Is there a NumPy function to return the first index of something in an array?

Question

I know there is a method for a Python list to return the first index of something:

>>> l = [1, 2, 3]
>>> l.index(2)
1

Is

Answer 1

Just to add a very performant and handy numba alternative based on np.ndenumerate to find the first index:

from numba import njit
import numpy as np

@njit
def index(array, item):
    for idx, val in np.ndenumerate(array):
        if val == item:
            return idx
    # If no item was found return None, other return types might be a problem due to
    # numbas type inference.

This is pretty fast and deals naturally with multidimensional arrays:

>>> arr1 = np.ones((100, 100, 100))
>>> arr1[2, 2, 2] = 2

>>> index(arr1, 2)
(2, 2, 2)

>>> arr2 = np.ones(20)
>>> arr2[5] = 2

>>> index(arr2, 2)
(5,)

This can be much faster (because it's short-circuiting the operation) than any approach using np.where or np.nonzero.

---

However np.argwhere could also deal gracefully with multidimensional arrays (you would need to manually cast it to a tuple and it's not short-circuited) but it would fail if no match is found:

>>> tuple(np.argwhere(arr1 == 2)[0])
(2, 2, 2)
>>> tuple(np.argwhere(arr2 == 2)[0])
(5,)

Answer 2

Yes, given an array, array, and a value, item to search for, you can use np.where as:

itemindex = numpy.where(array==item)

The result is a tuple with first all the row indices, then all the column indices.

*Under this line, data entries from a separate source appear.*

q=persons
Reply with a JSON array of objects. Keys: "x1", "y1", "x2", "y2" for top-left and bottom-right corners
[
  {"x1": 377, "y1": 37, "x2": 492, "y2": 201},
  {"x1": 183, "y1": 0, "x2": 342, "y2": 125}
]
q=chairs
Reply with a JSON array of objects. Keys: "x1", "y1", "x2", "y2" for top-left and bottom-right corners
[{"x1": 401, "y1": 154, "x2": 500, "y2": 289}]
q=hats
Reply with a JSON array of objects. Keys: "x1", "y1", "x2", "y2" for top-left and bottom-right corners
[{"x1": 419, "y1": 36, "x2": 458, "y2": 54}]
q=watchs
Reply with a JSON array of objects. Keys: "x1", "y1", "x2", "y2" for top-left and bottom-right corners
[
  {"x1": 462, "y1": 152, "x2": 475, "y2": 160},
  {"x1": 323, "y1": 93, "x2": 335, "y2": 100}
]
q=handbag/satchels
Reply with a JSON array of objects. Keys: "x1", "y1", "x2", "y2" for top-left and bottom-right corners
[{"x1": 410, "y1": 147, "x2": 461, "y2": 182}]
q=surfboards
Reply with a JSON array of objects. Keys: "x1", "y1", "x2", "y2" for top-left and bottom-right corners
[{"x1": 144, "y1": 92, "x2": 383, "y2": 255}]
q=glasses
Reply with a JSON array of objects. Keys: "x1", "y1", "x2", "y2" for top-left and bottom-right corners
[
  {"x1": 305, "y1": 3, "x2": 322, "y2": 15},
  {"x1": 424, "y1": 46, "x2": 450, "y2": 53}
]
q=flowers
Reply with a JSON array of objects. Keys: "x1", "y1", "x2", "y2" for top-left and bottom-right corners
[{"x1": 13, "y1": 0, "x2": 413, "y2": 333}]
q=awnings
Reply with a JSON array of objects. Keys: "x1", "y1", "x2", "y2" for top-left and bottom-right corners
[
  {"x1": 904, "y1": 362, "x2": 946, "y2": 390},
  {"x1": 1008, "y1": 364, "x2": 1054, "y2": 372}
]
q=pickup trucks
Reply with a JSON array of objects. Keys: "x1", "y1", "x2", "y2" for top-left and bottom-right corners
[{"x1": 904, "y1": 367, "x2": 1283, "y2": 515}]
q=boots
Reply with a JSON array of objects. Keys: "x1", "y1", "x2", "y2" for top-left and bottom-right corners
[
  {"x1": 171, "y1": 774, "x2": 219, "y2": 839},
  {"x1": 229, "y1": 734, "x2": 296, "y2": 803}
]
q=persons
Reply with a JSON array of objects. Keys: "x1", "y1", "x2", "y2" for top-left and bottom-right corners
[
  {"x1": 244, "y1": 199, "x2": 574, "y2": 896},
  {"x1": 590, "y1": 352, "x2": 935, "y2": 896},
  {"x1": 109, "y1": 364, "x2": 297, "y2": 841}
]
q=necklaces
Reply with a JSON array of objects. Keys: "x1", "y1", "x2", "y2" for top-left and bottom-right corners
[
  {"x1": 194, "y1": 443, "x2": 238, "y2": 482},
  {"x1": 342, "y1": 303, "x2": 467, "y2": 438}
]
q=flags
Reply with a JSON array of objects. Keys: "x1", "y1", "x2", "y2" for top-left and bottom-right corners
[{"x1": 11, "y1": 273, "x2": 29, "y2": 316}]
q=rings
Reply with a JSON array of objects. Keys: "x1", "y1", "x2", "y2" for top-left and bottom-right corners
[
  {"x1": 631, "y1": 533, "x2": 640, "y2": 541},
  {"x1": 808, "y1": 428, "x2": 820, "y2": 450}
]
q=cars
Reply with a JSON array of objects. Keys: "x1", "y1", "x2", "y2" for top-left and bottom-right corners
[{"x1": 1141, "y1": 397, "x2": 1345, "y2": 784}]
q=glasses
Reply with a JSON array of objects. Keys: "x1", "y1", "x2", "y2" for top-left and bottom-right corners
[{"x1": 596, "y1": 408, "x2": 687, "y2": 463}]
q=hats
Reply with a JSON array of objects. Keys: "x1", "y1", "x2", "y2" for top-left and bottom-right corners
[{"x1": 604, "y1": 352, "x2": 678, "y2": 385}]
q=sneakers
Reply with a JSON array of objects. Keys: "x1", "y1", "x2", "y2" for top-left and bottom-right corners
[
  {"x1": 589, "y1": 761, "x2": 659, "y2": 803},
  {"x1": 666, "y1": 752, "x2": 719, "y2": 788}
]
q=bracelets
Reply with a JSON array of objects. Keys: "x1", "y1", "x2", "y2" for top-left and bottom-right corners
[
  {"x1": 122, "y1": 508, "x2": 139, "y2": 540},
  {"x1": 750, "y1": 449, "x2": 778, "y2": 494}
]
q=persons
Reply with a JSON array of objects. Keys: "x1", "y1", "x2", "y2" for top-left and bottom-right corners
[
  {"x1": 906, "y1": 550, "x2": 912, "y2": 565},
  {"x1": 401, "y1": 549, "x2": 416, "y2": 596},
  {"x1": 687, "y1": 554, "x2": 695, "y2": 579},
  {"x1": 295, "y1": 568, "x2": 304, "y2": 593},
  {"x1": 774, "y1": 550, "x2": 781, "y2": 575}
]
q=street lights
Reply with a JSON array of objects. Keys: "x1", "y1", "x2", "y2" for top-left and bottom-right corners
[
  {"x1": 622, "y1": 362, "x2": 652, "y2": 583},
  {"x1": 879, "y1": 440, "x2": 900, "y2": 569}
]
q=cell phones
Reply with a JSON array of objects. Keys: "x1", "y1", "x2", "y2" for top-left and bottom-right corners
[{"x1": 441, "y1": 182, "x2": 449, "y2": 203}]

For example, if an array is two dimensions and it contained your item at two locations then

array[itemindex[0][0]][itemindex[1][0]]

would be equal to your item and so would be:

array[itemindex[0][1]][itemindex[1][1]]

Answer 3

An alternative to selecting the first element from np.where() is to use a generator expression together with enumerate, such as:

>>> import numpy as np
>>> x = np.arange(100)   # x = array([0, 1, 2, 3, ... 99])
>>> next(i for i, x_i in enumerate(x) if x_i == 2)
2

For a two dimensional array one would do:

>>> x = np.arange(100).reshape(10,10)   # x = array([[0, 1, 2,... 9], [10,..19],])
>>> next((i,j) for i, x_i in enumerate(x) 
...            for j, x_ij in enumerate(x_i) if x_ij == 2)
(0, 2)

The advantage of this approach is that it stops checking the elements of the array after the first match is found, whereas np.where checks all elements for a match. A generator expression would be faster if there's match early in the array.

Answer 4

For one-dimensional sorted arrays, it would be much more simpler and efficient O(log(n)) to use numpy.searchsorted which returns a NumPy integer (position). For example,

arr = np.array([1, 1, 1, 2, 3, 3, 4])
i = np.searchsorted(arr, 3)

Just make sure the array is already sorted

Also check if returned index i actually contains the searched element, since searchsorted's main objective is to find indices where elements should be inserted to maintain order.

if arr[i] == 3:
    print("present")
else:
    print("not present")

Answer 5

If you need the index of the first occurrence of only one value, you can use nonzero (or where, which amounts to the same thing in this case):

>>> t = array([1, 1, 1, 2, 2, 3, 8, 3, 8, 8])
>>> nonzero(t == 8)
(array([6, 8, 9]),)
>>> nonzero(t == 8)[0][0]
6

If you need the first index of each of many values, you could obviously do the same as above repeatedly, but there is a trick that may be faster. The following finds the indices of the first element of each subsequence:

>>> nonzero(r_[1, diff(t)[:-1]])
(array([0, 3, 5, 6, 7, 8]),)

Notice that it finds the beginning of both subsequence of 3s and both subsequences of 8s:

[1, 1, 1, 2, 2, 3, 8, 3, 8, 8]

So it's slightly different than finding the first occurrence of each value. In your program, you may be able to work with a sorted version of t to get what you want:

>>> st = sorted(t)
>>> nonzero(r_[1, diff(st)[:-1]])
(array([0, 3, 5, 7]),)

Answer 6

For 1D arrays, I'd recommend np.flatnonzero(array == value)[0], which is equivalent to both np.nonzero(array == value)[0][0] and np.where(array == value)[0][0] but avoids the ugliness of unboxing a 1-element tuple.